A highly scalable and very interesting study is reported by Leyson et al.19 These researchers present a parameter-free model, based on first-principles calculations of interactions between solute atoms and edge dislocations that is able to predict the tensile yield stress of aluminum alloyed with Mg, Cr, Cu, and Mg–Si. This approach requires no input from experimental data and is generally applicable to studying solute strengthening in other alloy systems. However, experimental results still play a very important role in validating the model results; in this case, experimental data indicate that the model underpredicts tensile strength unless impurity concentrations of Fe are considered—an important result when using such a model for guidance in developing new alloys. While this is a very general computational approach (in the sense that it could be applied to many solute additions in many alloy systems for a variety of applications), the computational modeling occurs only at low length scales, feeding analytical models at somewhat higher length scales. This example demonstrates a “general” FEP such as this does not necessarily correlate to the application of models across a wider range of length scales. Rather, the objectives of the FEP dictate the modeling requirements that in turn determine the types of models, the appropriate length scales, and the required integration of experimental data.

These examples suggest that a universal method for determining the scalability, the incorporation of specific length scales, and the required experimental data does not exist. Rather, the characteristics of the desired solution for the FEP provide guidance on the approach. These examples also demonstrate how a properly focused computational and ICME approach can provide insight and thereby support accelerated deployment of materials for automotive lightweighting. Continued development of the materials models and integration techniques coupled with a growing list of success stories such as these will help to improve the usefulness of ICME and its impact on U.S. energy consumption.


Reducing vehicle weight can help decrease U.S. energy and petroleum consumption by increasing efficiency in conventional vehicles and improving competitiveness in electric vehicles, AFVs, and highly efficient conventional vehicles. Despite the significant potential of vehicle weight reduction, widespread automotive deployment of advanced high-strength steels, aluminum alloys, magnesium alloys, fiber reinforced composites, and advanced polymers is limited by a variety of technical challenges that require continued research and development. Optimal lightweight designs typically require the use of multimaterial structures, presenting additional technology gaps associated with joining, corrosion protection, and design. Rapidly addressing these challenges requires supplementing classical materials R&D techniques with computational materials science and ICME. Recent success in applying ICME techniques towards the development of automotive materials highlights the potential of this approach; however, continued improvement of the modeling, data, experimental, and integration techniques is needed.
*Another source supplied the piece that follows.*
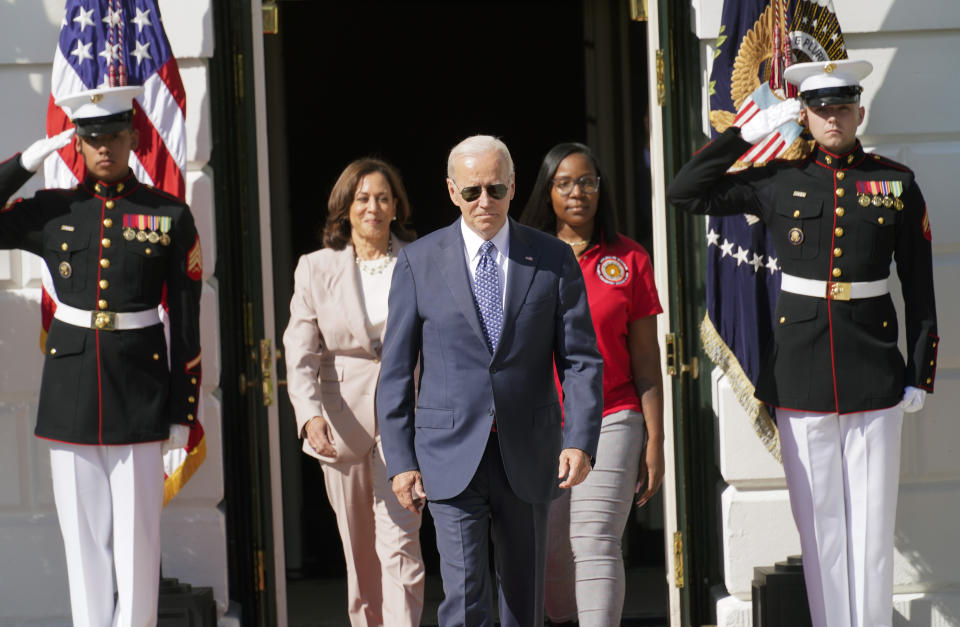 President Joe Biden arrives with Vice President Kamala Harris and Lovette Jacobs, a fifth-year IBEW Local 103 electrical apprentice in Boston, during a ceremony about the Inflation Reduction Act of 2022, on the South Lawn of the White House in Washington, Tuesday, Sept. 13, 2022. (AP Photo/Andrew Harnik)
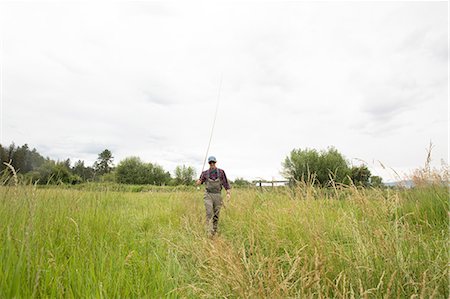 Fisherman with fishing rod on grass field, Clark Fork, Montana and Idaho, US Foto de stock - Sin royalties Premium, Código: 614-08991298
With particular regard towards specificity/scalability, multiscale modeling, and integration of experimental data, recently published research demonstrates that the FEP requirements help to guide the detailed requirements of the computational approach and yield the most useful results. As ICME continues to mature, both as a field and a technique, faster material development and deployment will help to more rapidly introduce lightweight materials, reduce vehicle weight, and improve U.S. energy efficiency.